Source text
Compressor/Limiter Tutorial...

I have to admit, though I use compressors and limiters in mixing, I really just know enough to get them to make something sound like I want. I really don't have enough of an idea of WHY it's doing what it's doing.

What I dream about, is a real world tutorial...not a tech manual.

Something that would say...

"OK, let's bring up the SONY OXFORD Compressor here in Pro Tools. Now what we have, is a gal singer who starts this song very softly, and then wails about midway through. In addition, there a bunch of "S" words in this piece, so that makes it even rougher. Here's what we want to do...." etc.

And the same for bass, guitars, brass sections, whatever.

I think if someone wrote some guides like this, for those of us who better composer/producers than engineers, it would help a lot of people.

Has anyone seen any practical tutorials on EQs, comps, etc, out there?

Thanks
TH
Old 4th August 2005
  #2
Gear Nut
 
wackowill's Avatar
 

Purchase "Mixing with your Mind" by Mike Stavrou. He includes a good technique for understanding what each knob on your compressor does to the sound. Check out the website HERE . Oh, and that price is AUSTRALIAN dollars!

CHeers, Will.
Old 4th August 2005
  #3
Lives for gear
 
swankdoc's Avatar
 

A good 'tutorial' idea that I've done a few times...mostly out of necessity.
Ever done a great track, but forgot your settings?
Well, I had this vocal track that was fabulous. I remember at the time thinking, oh man, perfect. So perfect in fact, I'll never forget these settings. Dumb ass. Of course, forgot the settings of the preamp and the comp. Rembered the chain (mic>pre>comp) but forgot where they were set.
So I spent at least an hour, comparing settings, listening and comparing visual wave forms.

THat is a great tutorial.

So record a track. Maybe have someone else do the settings, voice / snare whatever. Then scramble up the settings, and your job is to find out what they were. Its a great ear trainig exercise, and it'll really help you to understand how changing the parameters effect what your hearing. It'll also remind you to write everything down.

Do this exercise just a few times with different instruments and different pres and comps, and you'll be somewhat further ahead than you is now.

Problem statement
Duplicate the compressor tutorial thread from "CHeers, Will." up to and including "forgot your settings?".

Material provided
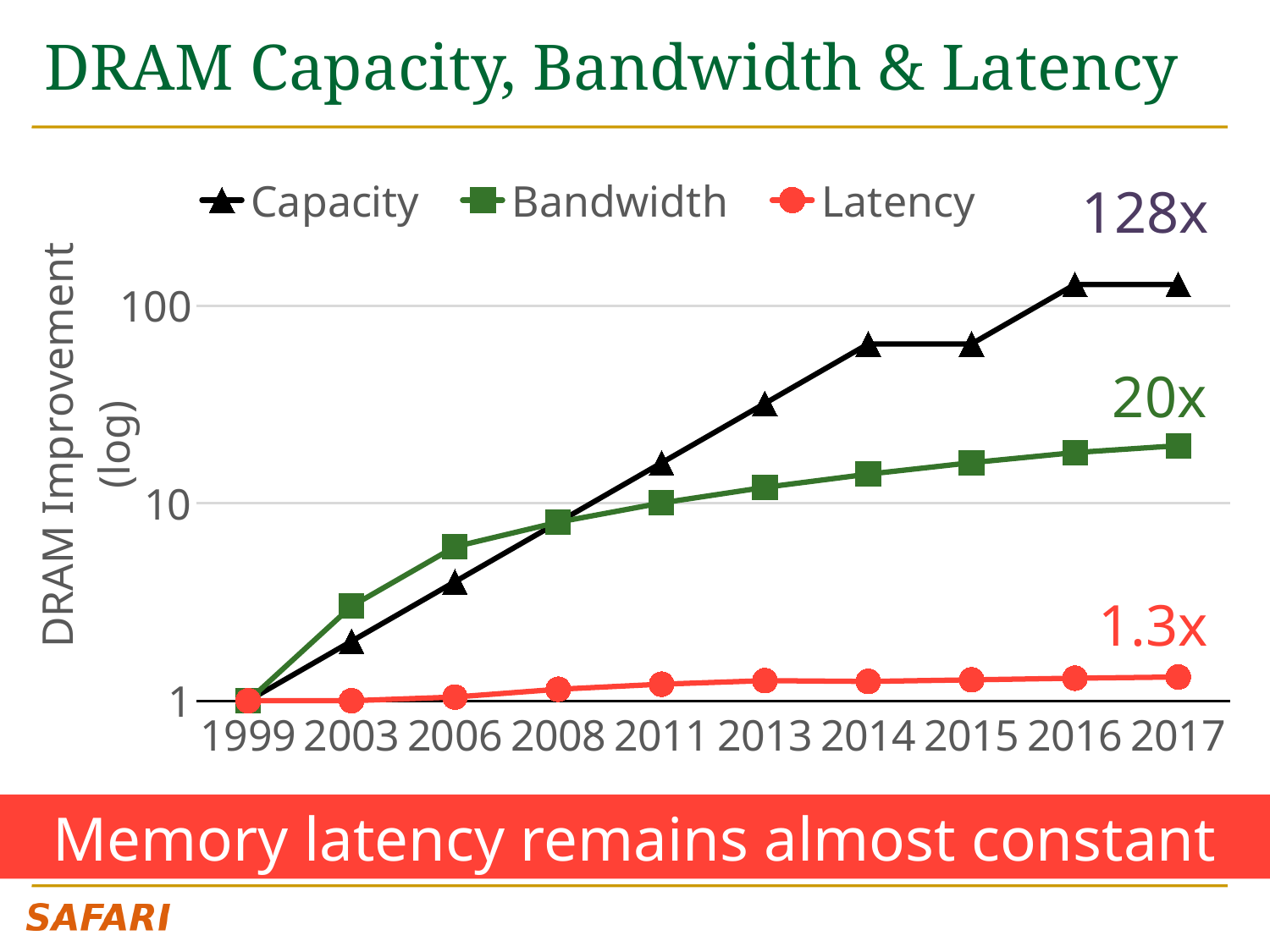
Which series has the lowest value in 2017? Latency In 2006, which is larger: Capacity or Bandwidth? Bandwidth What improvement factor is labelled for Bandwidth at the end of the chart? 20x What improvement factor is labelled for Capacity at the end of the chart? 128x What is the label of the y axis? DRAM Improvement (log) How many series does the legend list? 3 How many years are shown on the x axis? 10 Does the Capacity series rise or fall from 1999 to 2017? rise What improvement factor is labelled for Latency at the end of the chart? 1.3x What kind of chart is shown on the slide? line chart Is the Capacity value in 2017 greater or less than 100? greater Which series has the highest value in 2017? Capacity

Your response
CHeers, Will.
Old 4th August 2005
  #3
Lives for gear
 
swankdoc's Avatar
 

A good 'tutorial' idea that I've done a few times...mostly out of necessity.
Ever done a great track, but forgot your settings?